Methods: Stakeholders (n=20) participated in CLF modification efforts informed by the ADAPT-ITT framework,including clients with BD or SSD and recent suicide ideation or attempt, peer support specialists, mental health providers, and leadership in a community mental health (CMH) setting. All stakeholders attended a qualitative in-depth interview with research staff to explore perspectives on the need for CLF tailoring, implementation barriers, sustainability facilitators, and areas for intervention improvement.
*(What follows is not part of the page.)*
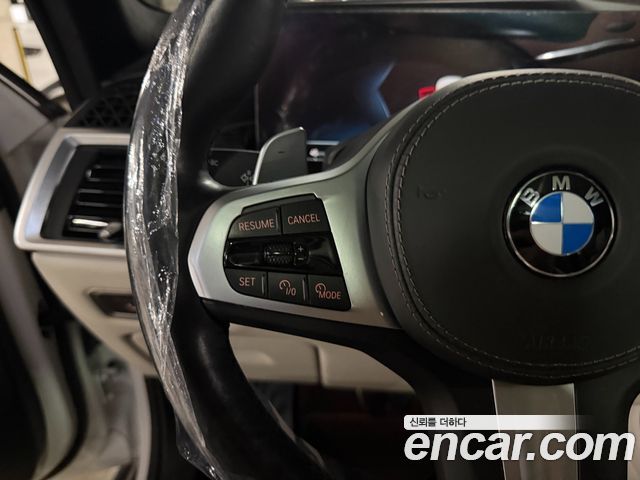 BMW X7 2025 — photo 16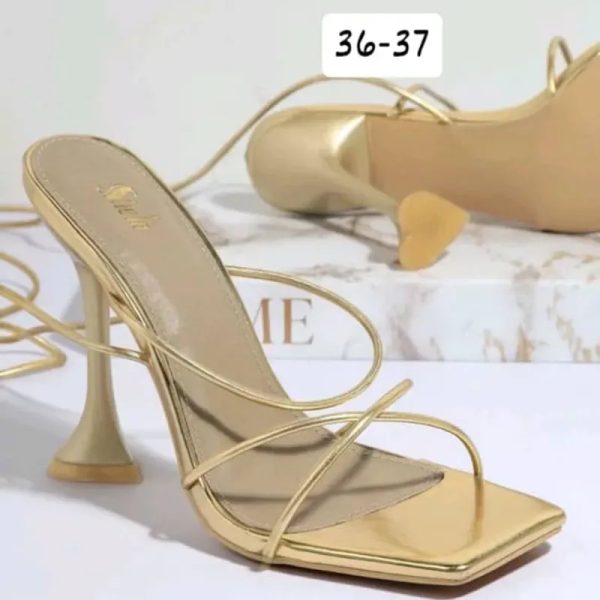 Zapatos con tacón de corazón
After transcription, qualitative data analysis was guided by domains of CFIR, involving content analysis to identify themes across qualitative questions for organization into a final framework.
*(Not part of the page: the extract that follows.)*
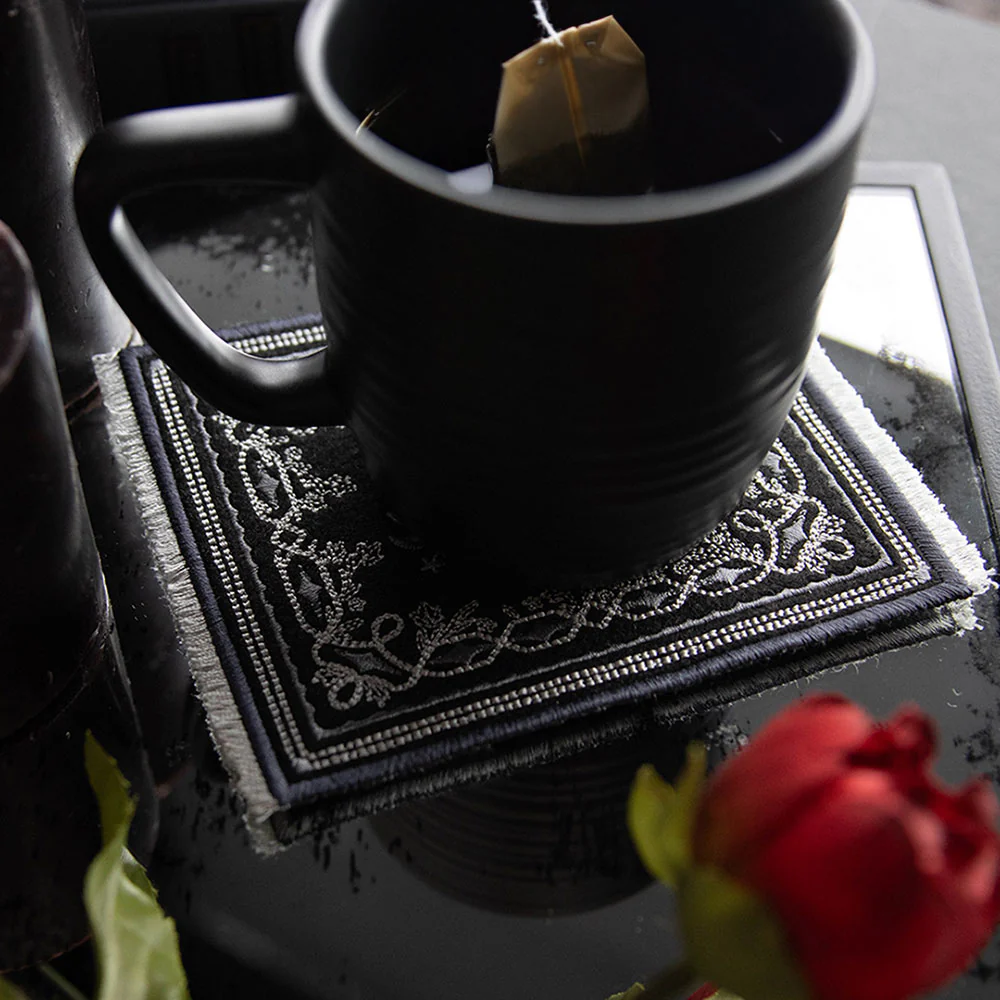 Gothic Rose Mug Rug (In-the-Hoop) - Image 3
Results: Qualitative themes largely pertain to intervention content, process of delivery, and organizational preparations for rolling out a new intervention in CMH. Findings informed modifications to tailor CLF content and protocol for BD and SSD symptoms for CMH clients, increase the feasibility of provider training, and inform the approach to embedding CLF in standard CMH care for SMI. A single-site trial is in progress to examine the preliminary effectiveness, feasibility, and acceptability of CLF among clients with BD and SSD.
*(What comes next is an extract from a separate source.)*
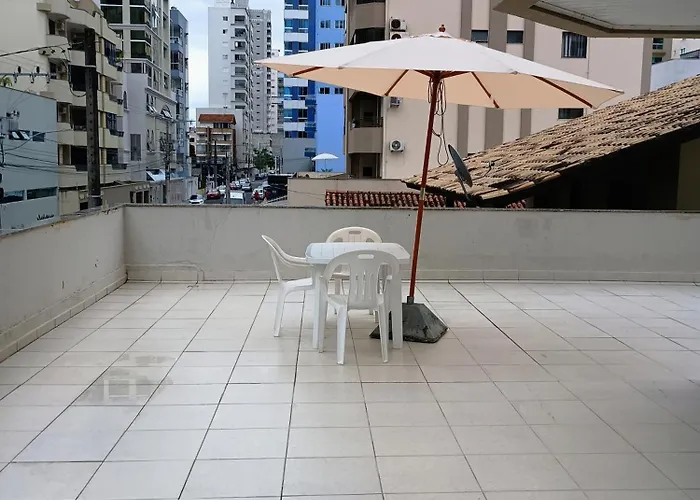 Amplo apartamento para aluguel diário numa das melhores praias de SC.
Conclusions and Implications: Findings highlight the importance of tailoring suicide prevention-focused interventions for specific SMI symptoms and experiences. In addition, it is essential to tailor suicide prevention approaches for various clinical settings, such as CMH given they are among the largest mental health service providers in the United States and deliver the majority of SMI care. Testing the modified CLF intervention has potential for contribute to transformative change in suicide prevention efforts by increasing the intervention’s utility and usability in CMH and ultimately working towards reductions in premature suicide death.